1x LMGv1-Case.STL or LMGv1-Case-Thin.STL)
1x LMGv1-Diff_Grid.STL
1x LMGv1-Elec_Case_All.STL
1x LMGv1-LED_Frame.STL
1x LMGv1-Spring_Clip_Things.STL
1x LMGv1-Stand.STL (optional)
I recommend printing all parts except the case/stand using opaque black material. I’ve used yellow PLA for the spring clip things to improve visibility in the pictures. Case should work in many different colors except very transparent/clear ones where the diffusers corners might shine through.

All parts summed up consume roughly 110g-130g (PLA). Lots of potential to shave off some print time and material by optimizing (like 1 perimeter is enough for the LED frame, it really doesn’t require any infill / top layers and so on). I printed all the parts using 0.25mm layer height. Except for the outside parts (case/stand) going finer doesn’t really improve anything. Print times can range anywhere from 5h to 15h, depending on your settings.

All walls are multiples of 0.5mm, so I recommend using an appropiate extrusion width.

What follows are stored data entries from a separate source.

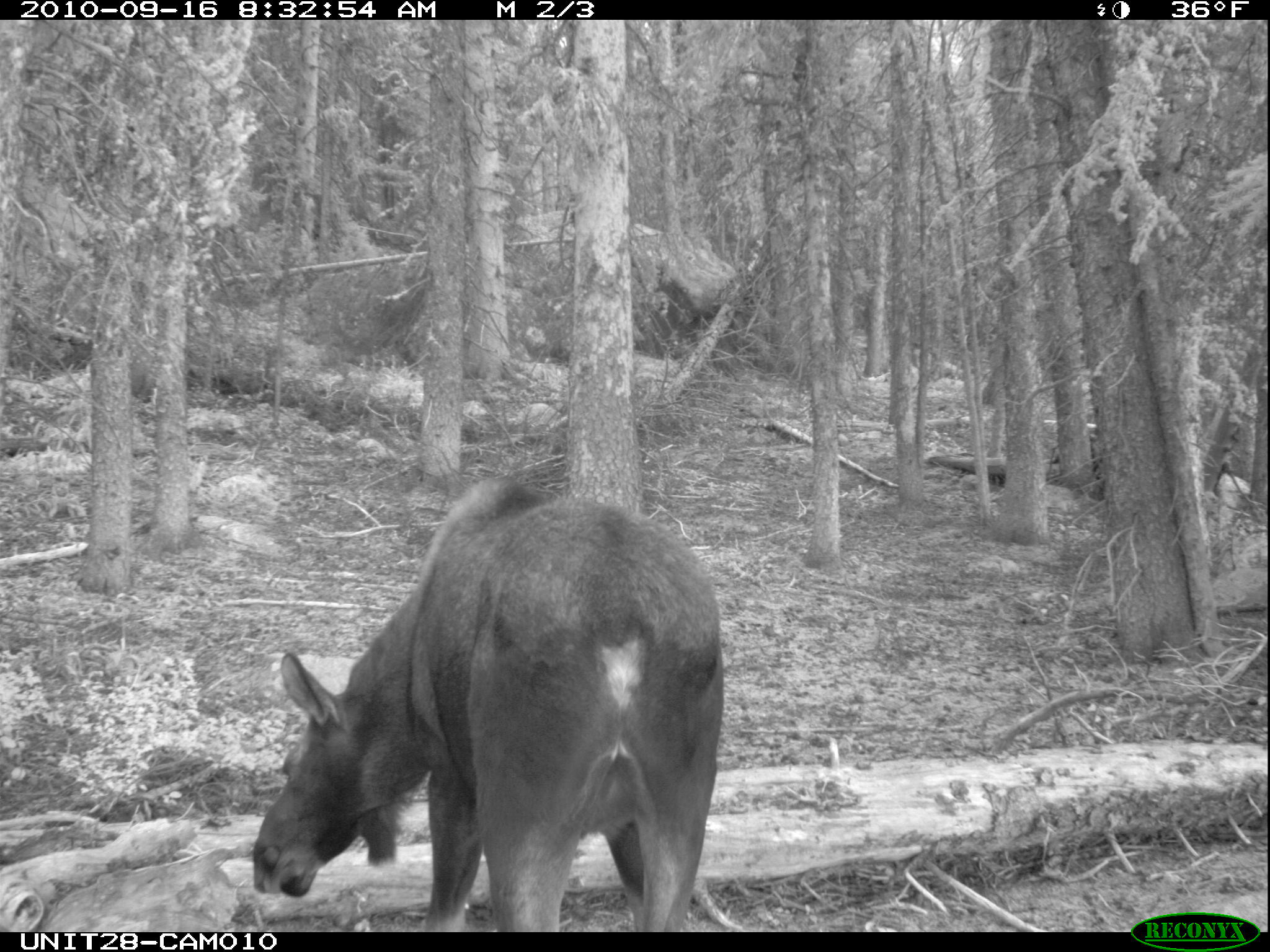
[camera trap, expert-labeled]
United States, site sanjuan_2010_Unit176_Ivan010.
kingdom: Animalia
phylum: Chordata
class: Mammalia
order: Artiodactyla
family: Cervidae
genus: Alces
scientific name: Alces alces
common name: moose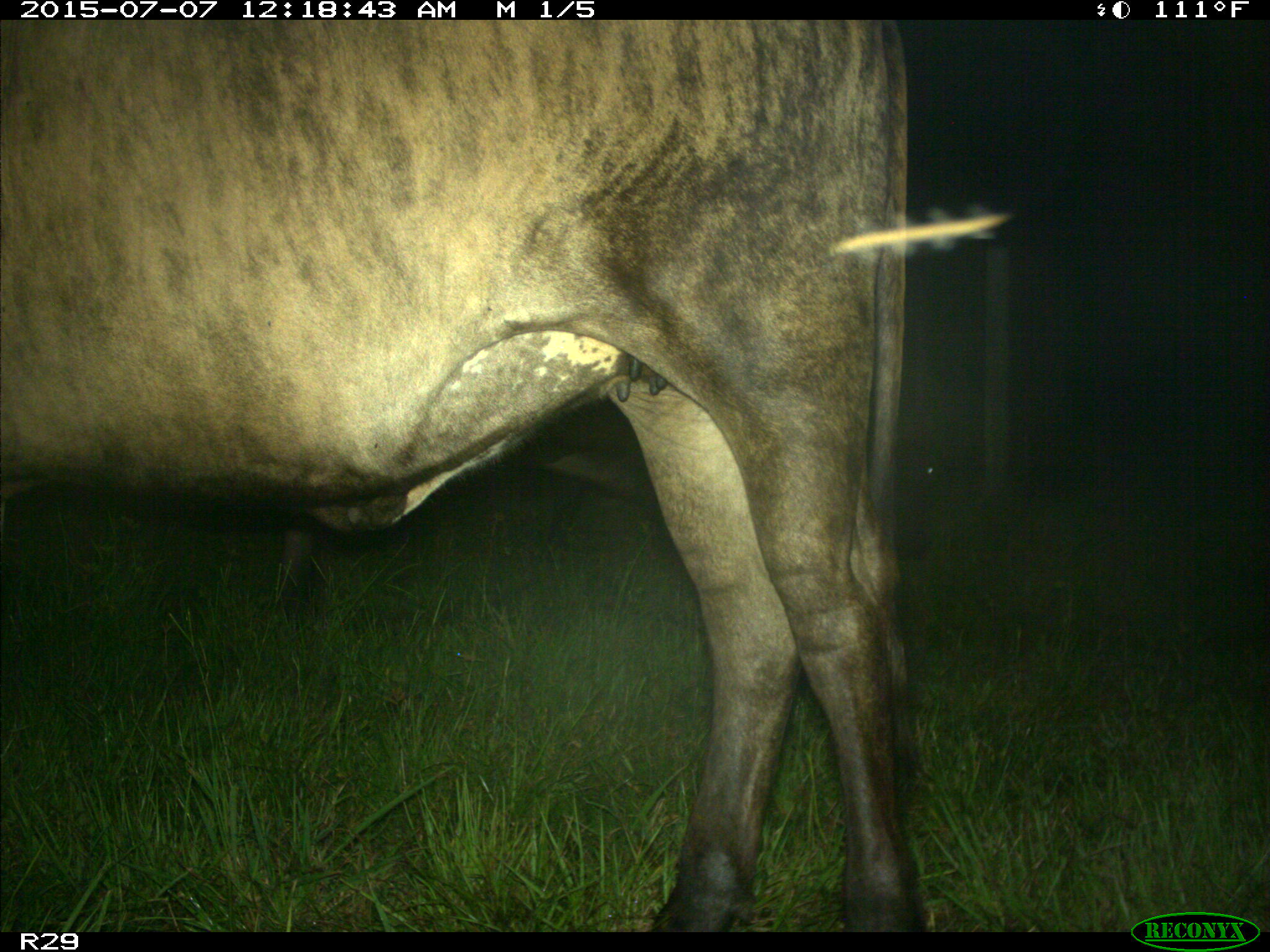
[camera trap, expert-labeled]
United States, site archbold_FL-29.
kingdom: Animalia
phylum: Chordata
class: Mammalia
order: Artiodactyla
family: Bovidae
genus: Bos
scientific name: Bos taurus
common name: domestic cow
Bos taurus (domestic cow).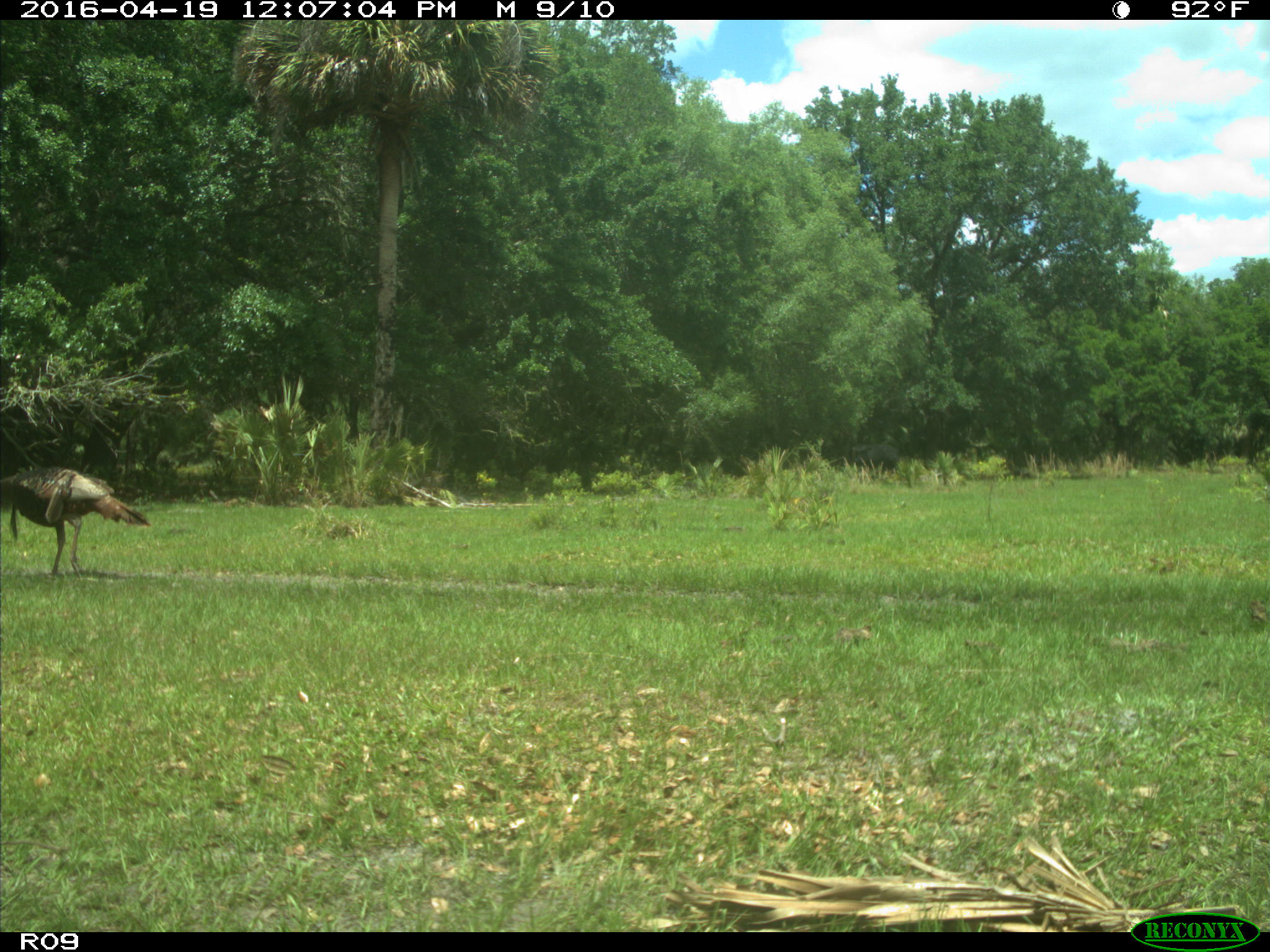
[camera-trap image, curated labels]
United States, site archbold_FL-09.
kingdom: Animalia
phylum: Chordata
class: Aves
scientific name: Aves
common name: birds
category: unidentified bird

No supports required, some tiny overhangs.

Note: LMGv1-Case-Thin.STL is using multiples of 0.4mm in case you want the front grid of the case printed with thinner grid lines. It doesn’t really improve anything visually, though…

Note: LMGv1-Case-Modifier.STL can be used to create fuzzy skin on the outside of the case only.

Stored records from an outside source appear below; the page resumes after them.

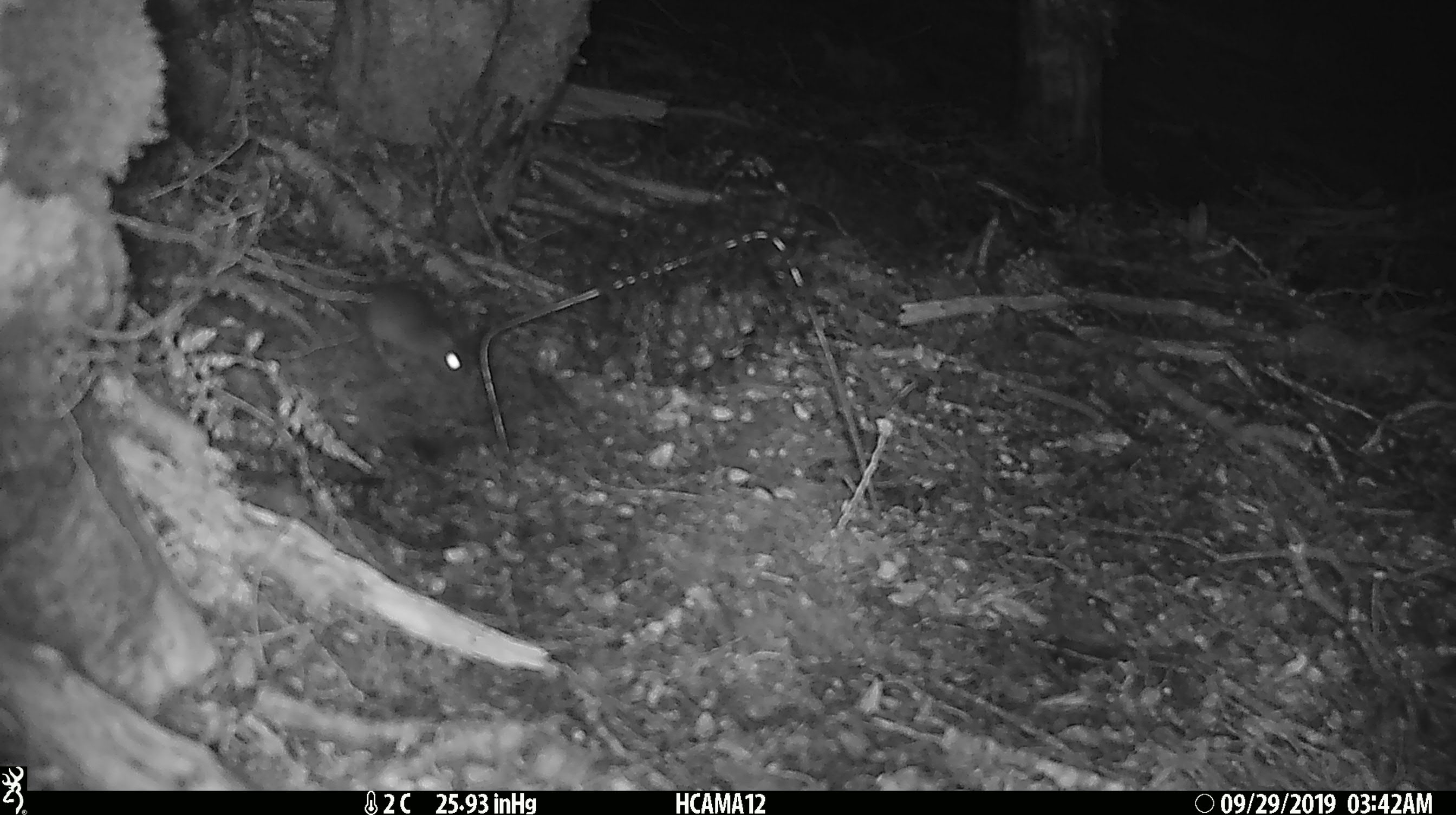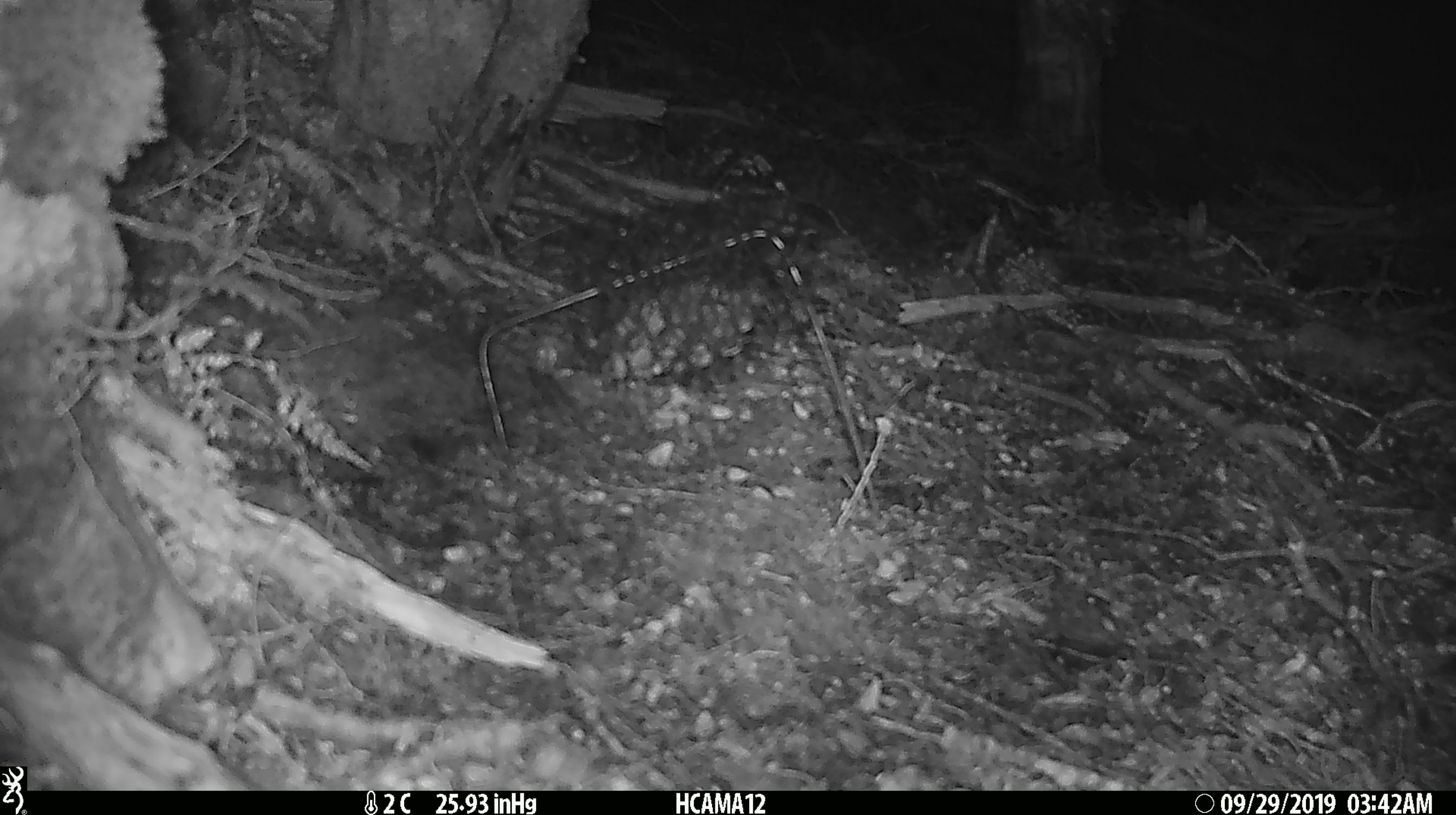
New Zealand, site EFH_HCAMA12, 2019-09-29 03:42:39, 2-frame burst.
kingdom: Animalia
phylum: Chordata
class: Mammalia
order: Rodentia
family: Muridae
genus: Mus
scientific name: Mus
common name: mouse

If you want to run the sketch from my ClockSketch-Instructable, this is what I recommend:

Non-printed parts:

90x WS2812B LEDs (60 LEDs/m) (17x5 = 85 used, 5 unused ones, details in CS7-Instructable)
2x diffusive material (coated inkjet film, 3 shown for transparency demo)
1x Microcontroller (Arduino Pro Mini or Nano, other supported ones listed in the ClockSketch v7-Instructable)
1x RTC module (DS3231, ZS-042 or similar, other supported ones listed in the ClockSketch v7-Instructable)
2x 6mm x 6mm momentary push button
1x USB cable
1x M3 6-12mm screw (optional, electronics case lid)

Both diffusers are cut to 144mm x 44mm. Having one of them a bit larger (the one between the LED frame and the diffuser grid) makes things a bit easier later on.”